— Start DOCUMENT PASSAGE —
The last time I had lunch with BP’s long-serving chairman Peter Sutherland, in October, we were at his office at Goldman Sachs International, of which he is also chairman, and the share price of Royal Bank of Scotland (he is on the board) was in freefall.
Banking systems all over the western world were close to collapse that day and Sutherland, 62, was visibly shaken. The geniality that I’d noted at our first meeting in the summer (at the Salzburg Trilogue, a conference where we’d talked about the English Hispanist Gerald Brenan) was undiminished, but now Sutherland was understandably preoccupied. As we spoke over sandwiches about Spain (Sutherland’s wife is Spanish), he did not touch the food.
Two months later, the turbulence is a fact of life, and the former Irish European Union commissioner and director-general of the World Trade Organisation has chosen to lunch at Wiltons in Jermyn Street. There’s an overwhelmingly male, club-like atmosphere. I can see why Sutherland likes it here – he is at the centre of the establishment in all its forms: in addition to his business interests he is chairman of the London School of Economics. And, a staunch Catholic, he is financial adviser to the Holy See.
He arrives in a navy blue suit, striped shirt and closely patterned tie, not entirely camouflaging the physique of a former University College Dublin and Lansdowne Rugby Union Club front-row forward. The maître d’ and waiters greet him as a familiar, and he returns the compliment, speaking solicitously to a waiter who has a stiff neck.
On his mind today is not the credit crunch, although we will return to this later, but Europe. It is the guiding thread of our conversation, and soon after our lunch news will break that Ireland is to hold a second referendum on the Lisbon treaty – designed to reform the workings of the EU, and which Irish voters rejected first time round in June last year.
Life story:
The passions of Peter Sutherland
1946: Born in Dublin on April 25. The son of an insurance broker, Sutherland was educated at Gonzaga College, Ireland’s top Jesuit day school, and then read law at University College Dublin. He graduated in civil law, and was admitted to the Bar in Ireland, England and New York, as well as being licensed to practise at the US Supreme Court, writes Olivia Keetch.
1969: Began practising as a barrister in Dublin.
1971: Married María del Pilar Cabria Valcarcel – they have two sons and a daughter, and divide their time between London, Ireland and Spain.
1981: Taoiseach Garret FitzGerald made Sutherland, then 35, Ireland’s youngest ever attorney-general.
1984: Nominated by the Irish government as its European commissioner, and spent four years in Brussels (1985-1989).
1989: Turned to business, becoming chairman of Allied Irish Bank and, in 1990, joining the board of BP. But Sutherland gave up both these roles when he became director-general of the General Agreement on Tariffs and Trade (Gatt) in July 1993. When the World Trade Organisation (WTO) was set up in 1995 he served as its first director-general.
1995: Left the WTO and returned to business as non-executive chairman of Goldman Sachs International and non-executive director and deputy chairman of BP. Appointed BP chairman in May 1997.
2004: Awarded the honorary title of Knight Commander, in the Most Distinguished Order of Saint Michael and Saint George, in recognition of his services to British trade and international business.
— End DOCUMENT PASSAGE —
• **GIVEN TASK 1**:
State whether each statement below agrees with the profile of Peter Sutherland, answering yes or no and quoting the deciding words of the profile: (a) Sutherland was born in Dublin in 1946. (b) Sutherland ate his sandwiches during the October lunch at his Goldman Sachs office. (c) Sutherland was appointed BP chairman in 1990.
• **GIVEN TASK 2**:
Retype everything in the profile of Peter Sutherland from "1995: Left the" down to "in May 1997.".
• **GIVEN TASK 3**:
Summarize the profile of Peter Sutherland in two sentences.
— Start MATERIAL SUPPLIED —
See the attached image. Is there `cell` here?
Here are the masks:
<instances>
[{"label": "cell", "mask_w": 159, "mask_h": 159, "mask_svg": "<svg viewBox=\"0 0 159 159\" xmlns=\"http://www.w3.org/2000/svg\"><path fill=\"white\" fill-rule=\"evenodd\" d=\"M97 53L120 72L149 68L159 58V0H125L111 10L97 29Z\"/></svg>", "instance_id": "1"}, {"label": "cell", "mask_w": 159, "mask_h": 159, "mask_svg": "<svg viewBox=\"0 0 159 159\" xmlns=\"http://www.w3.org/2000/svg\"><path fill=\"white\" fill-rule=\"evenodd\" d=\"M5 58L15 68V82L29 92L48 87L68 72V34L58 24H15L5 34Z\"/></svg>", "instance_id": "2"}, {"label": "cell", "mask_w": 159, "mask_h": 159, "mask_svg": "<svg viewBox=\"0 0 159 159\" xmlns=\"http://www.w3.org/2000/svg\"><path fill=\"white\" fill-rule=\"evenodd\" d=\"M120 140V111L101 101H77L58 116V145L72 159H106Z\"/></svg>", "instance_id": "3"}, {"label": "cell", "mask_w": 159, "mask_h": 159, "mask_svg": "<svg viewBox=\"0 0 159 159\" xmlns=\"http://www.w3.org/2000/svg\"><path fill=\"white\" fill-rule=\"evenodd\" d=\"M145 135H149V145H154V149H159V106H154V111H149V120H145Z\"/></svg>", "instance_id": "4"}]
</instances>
— End MATERIAL SUPPLIED —
— Start MATERIAL SUPPLIED —
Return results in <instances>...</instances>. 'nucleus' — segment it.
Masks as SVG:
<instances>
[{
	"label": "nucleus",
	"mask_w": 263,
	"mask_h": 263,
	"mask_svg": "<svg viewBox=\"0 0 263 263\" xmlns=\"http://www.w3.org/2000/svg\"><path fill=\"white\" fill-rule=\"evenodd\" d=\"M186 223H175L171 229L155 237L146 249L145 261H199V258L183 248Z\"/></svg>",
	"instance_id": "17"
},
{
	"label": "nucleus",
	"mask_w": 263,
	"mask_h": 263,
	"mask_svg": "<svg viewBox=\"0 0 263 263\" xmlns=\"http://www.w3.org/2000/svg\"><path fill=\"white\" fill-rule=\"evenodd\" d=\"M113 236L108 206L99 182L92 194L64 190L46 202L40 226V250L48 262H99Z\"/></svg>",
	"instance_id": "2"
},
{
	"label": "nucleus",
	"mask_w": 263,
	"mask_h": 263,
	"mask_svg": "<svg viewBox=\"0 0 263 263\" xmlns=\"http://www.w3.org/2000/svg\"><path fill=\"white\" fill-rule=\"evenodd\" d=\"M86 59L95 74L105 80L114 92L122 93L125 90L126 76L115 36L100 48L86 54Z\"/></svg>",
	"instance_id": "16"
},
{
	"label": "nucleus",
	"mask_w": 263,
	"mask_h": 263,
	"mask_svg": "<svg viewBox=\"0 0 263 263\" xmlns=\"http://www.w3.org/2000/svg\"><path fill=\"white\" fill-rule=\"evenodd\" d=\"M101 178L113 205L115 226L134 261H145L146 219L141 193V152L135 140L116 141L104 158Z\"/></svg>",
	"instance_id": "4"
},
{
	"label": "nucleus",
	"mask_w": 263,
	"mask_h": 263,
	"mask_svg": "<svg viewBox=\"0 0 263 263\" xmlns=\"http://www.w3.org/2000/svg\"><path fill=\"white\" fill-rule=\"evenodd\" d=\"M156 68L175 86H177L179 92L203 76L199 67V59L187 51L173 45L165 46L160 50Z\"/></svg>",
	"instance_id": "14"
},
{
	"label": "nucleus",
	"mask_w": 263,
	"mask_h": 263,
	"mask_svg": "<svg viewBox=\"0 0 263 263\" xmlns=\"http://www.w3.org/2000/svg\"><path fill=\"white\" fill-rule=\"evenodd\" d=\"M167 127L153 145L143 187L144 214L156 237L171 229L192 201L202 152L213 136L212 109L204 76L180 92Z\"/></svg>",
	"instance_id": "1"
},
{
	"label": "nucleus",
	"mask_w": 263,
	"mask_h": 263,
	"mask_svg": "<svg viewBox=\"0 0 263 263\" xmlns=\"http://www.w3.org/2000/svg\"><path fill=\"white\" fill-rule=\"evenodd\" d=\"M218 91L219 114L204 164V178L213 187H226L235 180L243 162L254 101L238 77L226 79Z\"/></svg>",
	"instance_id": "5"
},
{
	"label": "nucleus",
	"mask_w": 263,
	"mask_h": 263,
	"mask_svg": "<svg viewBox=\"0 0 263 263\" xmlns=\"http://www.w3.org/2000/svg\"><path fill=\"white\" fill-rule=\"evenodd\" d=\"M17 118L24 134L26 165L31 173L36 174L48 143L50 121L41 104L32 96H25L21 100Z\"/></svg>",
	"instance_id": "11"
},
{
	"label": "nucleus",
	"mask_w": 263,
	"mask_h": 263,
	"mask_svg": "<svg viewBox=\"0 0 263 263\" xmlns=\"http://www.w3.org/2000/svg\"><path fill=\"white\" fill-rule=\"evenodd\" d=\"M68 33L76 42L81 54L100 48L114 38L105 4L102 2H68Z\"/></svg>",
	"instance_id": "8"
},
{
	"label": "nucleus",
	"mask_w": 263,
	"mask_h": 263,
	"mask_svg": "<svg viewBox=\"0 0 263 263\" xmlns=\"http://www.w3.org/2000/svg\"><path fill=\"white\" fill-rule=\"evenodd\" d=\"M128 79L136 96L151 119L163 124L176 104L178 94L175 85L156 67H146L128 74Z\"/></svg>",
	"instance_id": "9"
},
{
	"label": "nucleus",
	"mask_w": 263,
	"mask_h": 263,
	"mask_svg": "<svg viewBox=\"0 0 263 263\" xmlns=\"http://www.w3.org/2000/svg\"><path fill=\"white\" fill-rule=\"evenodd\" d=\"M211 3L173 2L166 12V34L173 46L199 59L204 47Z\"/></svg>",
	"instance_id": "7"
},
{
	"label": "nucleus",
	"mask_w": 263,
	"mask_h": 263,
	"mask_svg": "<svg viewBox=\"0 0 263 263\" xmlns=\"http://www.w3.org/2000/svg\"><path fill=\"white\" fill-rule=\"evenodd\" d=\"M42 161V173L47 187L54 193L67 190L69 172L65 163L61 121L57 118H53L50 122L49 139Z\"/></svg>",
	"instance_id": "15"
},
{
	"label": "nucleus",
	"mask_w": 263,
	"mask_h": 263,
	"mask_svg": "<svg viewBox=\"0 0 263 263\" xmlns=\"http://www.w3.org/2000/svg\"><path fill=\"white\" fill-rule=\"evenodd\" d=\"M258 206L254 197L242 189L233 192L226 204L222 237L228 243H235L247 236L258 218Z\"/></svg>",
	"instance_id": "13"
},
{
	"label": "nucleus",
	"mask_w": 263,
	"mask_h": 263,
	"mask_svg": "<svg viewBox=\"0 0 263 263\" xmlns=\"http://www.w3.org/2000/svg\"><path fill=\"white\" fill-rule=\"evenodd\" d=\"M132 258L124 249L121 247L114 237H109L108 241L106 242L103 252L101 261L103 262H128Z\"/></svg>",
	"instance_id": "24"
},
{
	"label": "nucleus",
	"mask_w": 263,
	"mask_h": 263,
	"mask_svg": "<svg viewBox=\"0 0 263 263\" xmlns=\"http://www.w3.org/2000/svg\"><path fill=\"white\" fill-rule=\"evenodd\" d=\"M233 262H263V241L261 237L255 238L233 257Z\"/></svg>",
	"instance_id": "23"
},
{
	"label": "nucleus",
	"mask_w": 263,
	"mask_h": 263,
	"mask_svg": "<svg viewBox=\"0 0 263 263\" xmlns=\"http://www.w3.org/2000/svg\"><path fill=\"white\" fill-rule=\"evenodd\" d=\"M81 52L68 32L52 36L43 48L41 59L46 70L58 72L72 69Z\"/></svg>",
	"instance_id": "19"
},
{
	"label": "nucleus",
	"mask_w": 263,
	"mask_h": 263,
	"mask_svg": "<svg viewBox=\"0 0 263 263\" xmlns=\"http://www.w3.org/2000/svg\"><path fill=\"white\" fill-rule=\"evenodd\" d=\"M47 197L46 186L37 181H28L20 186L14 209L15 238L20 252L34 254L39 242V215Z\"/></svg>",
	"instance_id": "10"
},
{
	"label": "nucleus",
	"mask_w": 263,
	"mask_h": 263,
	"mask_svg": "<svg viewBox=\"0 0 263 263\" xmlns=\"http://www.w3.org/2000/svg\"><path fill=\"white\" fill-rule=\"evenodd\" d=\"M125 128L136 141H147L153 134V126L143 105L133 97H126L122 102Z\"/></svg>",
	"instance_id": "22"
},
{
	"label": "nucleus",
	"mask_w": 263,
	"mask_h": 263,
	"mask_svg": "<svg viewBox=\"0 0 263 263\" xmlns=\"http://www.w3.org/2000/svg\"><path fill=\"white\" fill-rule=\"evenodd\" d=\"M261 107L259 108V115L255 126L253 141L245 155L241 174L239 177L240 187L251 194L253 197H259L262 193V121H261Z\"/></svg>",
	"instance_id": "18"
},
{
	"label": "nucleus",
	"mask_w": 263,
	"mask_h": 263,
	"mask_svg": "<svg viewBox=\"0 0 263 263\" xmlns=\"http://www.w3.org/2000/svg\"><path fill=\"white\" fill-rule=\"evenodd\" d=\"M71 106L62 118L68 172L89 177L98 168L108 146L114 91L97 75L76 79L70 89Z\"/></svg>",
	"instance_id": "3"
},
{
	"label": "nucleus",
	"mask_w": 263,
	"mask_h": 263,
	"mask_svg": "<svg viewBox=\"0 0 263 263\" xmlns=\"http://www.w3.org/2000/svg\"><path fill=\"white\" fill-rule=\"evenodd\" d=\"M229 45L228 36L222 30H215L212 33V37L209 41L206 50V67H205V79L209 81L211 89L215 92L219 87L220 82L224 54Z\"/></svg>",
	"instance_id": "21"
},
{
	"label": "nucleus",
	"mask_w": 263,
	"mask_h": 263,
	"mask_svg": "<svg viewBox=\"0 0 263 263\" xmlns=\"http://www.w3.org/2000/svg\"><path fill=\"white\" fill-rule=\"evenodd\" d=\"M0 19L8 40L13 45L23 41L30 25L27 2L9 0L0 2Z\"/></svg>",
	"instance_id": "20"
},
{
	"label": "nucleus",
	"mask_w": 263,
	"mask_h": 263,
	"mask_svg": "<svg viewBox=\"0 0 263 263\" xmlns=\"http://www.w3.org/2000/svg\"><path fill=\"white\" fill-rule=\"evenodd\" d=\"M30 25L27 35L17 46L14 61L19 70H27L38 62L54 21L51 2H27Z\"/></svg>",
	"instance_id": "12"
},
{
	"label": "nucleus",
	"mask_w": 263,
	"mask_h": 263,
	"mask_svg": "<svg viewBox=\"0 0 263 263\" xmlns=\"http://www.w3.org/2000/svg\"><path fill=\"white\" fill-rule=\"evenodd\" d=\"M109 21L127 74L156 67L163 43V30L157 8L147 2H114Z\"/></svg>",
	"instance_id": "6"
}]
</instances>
— End MATERIAL SUPPLIED —
— Start MATERIAL SUPPLIED —
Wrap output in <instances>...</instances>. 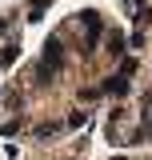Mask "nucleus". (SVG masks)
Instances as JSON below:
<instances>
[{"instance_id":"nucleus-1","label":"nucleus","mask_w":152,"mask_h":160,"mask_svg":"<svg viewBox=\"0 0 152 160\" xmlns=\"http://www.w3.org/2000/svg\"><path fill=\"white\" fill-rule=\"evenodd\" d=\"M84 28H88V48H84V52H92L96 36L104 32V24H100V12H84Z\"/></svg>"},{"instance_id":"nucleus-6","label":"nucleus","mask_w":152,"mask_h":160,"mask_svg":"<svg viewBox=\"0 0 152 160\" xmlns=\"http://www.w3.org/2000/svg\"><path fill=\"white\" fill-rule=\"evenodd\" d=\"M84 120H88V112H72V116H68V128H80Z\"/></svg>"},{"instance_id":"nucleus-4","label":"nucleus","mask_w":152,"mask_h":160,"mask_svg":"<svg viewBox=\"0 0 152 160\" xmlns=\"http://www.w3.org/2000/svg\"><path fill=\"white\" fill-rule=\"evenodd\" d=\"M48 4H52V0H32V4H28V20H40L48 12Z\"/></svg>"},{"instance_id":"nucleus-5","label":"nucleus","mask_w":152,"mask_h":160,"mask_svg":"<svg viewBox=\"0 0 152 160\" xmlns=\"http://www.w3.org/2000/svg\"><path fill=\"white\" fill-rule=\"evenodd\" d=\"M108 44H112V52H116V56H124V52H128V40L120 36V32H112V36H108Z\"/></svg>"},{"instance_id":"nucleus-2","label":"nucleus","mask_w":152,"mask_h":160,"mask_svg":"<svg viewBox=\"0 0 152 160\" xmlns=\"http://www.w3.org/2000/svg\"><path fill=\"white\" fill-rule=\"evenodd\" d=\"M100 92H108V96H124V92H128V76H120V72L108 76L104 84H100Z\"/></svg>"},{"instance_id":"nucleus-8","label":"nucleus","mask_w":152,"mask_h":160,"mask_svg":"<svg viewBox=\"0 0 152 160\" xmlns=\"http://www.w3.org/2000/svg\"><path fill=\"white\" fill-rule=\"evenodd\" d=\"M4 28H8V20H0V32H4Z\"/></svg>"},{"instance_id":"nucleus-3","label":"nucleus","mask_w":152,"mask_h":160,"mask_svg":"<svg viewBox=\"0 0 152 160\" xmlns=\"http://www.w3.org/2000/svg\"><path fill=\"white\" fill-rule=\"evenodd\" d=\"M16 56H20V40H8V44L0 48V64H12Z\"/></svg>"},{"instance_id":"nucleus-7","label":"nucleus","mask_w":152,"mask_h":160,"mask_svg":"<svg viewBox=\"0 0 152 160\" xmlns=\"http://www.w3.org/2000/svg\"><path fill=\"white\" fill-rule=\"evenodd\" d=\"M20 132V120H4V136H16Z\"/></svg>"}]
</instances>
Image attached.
— End MATERIAL SUPPLIED —
• **EXPECTED OUTPUT 1**:
(a) Yes: "1946: Born in Dublin on April 25."
(b) No: "he did not touch the food."
(c) No: "Appointed BP chairman in May 1997."

• **EXPECTED OUTPUT 2**:
1995: Left the WTO and returned to business as non-executive chairman of Goldman Sachs International and non-executive director and deputy chairman of BP. Appointed BP chairman in May 1997.

• **EXPECTED OUTPUT 3**:
Two months after an October meeting at which the collapsing banking system left him visibly shaken, Peter Sutherland, chairman of BP and of Goldman Sachs International, lunches with the writer at Wiltons in Jermyn Street, where Europe is the guiding thread of their conversation. His life story runs from the Bar in Dublin through the posts of Ireland's youngest ever attorney-general, European commissioner and first director-general of the World Trade Organisation to business roles that include the BP chairmanship, to which he was appointed in 1997.